Deputado do PL reage à decisão do STF que determinou a prisão preventiva do ex-assessor de Bolsonaro
Deputado do PL reage à decisão do STF que determinou a prisão preventiva do ex-assessor de Bolsonaro Crédito: Reprodução

Nesta sexta-feira (2), o deputado federal Nikolas Ferreira (PL-MG) criticou publicamente o ministro Alexandre de Moraes, do Supremo Tribunal Federal (STF), após a ordem de prisão preventiva contra Filipe Martins, ex-assessor do ex-presidente Jair Bolsonaro. Em publicação nas redes sociais, Nikolas afirmou que o magistrado “inova no absurdo” ao determinar a detenção.

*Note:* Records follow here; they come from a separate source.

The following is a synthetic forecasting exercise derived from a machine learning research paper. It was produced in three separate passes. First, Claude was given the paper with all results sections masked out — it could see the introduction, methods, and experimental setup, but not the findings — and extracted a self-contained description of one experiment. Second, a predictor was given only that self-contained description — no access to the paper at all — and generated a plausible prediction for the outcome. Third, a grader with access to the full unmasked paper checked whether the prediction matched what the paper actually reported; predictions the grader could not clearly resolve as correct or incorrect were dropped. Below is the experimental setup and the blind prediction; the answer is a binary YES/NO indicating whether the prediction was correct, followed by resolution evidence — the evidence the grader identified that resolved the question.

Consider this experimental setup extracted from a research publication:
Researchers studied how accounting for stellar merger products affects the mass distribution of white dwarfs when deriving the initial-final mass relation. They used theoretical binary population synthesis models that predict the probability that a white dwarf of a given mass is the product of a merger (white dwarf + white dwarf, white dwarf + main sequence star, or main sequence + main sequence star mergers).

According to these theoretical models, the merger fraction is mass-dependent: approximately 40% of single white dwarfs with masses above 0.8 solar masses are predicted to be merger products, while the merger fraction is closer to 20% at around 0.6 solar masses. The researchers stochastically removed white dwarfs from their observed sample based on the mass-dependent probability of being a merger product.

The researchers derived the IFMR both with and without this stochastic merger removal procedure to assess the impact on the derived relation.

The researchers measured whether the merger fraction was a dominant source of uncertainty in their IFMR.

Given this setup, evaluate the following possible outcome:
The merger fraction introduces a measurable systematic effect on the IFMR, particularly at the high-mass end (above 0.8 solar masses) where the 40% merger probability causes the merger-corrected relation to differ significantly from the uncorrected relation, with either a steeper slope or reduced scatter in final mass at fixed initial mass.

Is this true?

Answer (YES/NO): NO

Segundo o parlamentar, a decisão representa um excesso por parte do ministro. Nikolas citou a situação de Jair Bolsonaro, afirmando que o ex-presidente enfrenta restrições severas, problemas de saúde e limitações até mesmo no contato com familiares, enquanto Filipe Martins teria sido preso por uma suposta atividade em rede social.

A Polícia Federal cumpriu a ordem de Moraes e prendeu Filipe Martins dentro de casa, em Ponta Grossa, no Paraná. Ele foi levado para uma unidade de detenção no município. Desde 27 de dezembro, Martins estava em prisão domiciliar, usando tornozeleira eletrônica e submetido a medidas cautelares, entre elas a proibição de uso de redes sociais.

A prisão preventiva foi decretada após o ministro apontar descumprimento dessas medidas, com base em uma suposta utilização do LinkedIn. Moraes determinou que a defesa apresentasse esclarecimentos em até 24 horas. Os advogados, no entanto, negaram que Martins tenha acessado ou utilizado qualquer rede social.

Nikolas afirmou que a decisão se baseia em uma “suposta busca”, sem provas concretas, e voltou a falar em perseguição política. Para ele, a situação demonstra uma crise no sistema de Justiça e cobrou uma reação do Senado Federal.

Filipe Martins foi condenado a 21 anos de prisão no julgamento do chamado núcleo 2 da trama golpista. De acordo com a Procuradoria-Geral da República, ele integrava o grupo responsável por ações para tentar manter Jair Bolsonaro no poder após as eleições de 2022.

Entre as acusações estão a elaboração da chamada minuta do golpe, o monitoramento de autoridades e a articulação de ações para dificultar o voto de eleitores do Nordeste. Em delação premiada, o tenente-coronel Mauro Cid afirmou que Martins foi quem apresentou o documento golpista a Bolsonaro após a vitória do presidente Luiz Inácio Lula da Silva.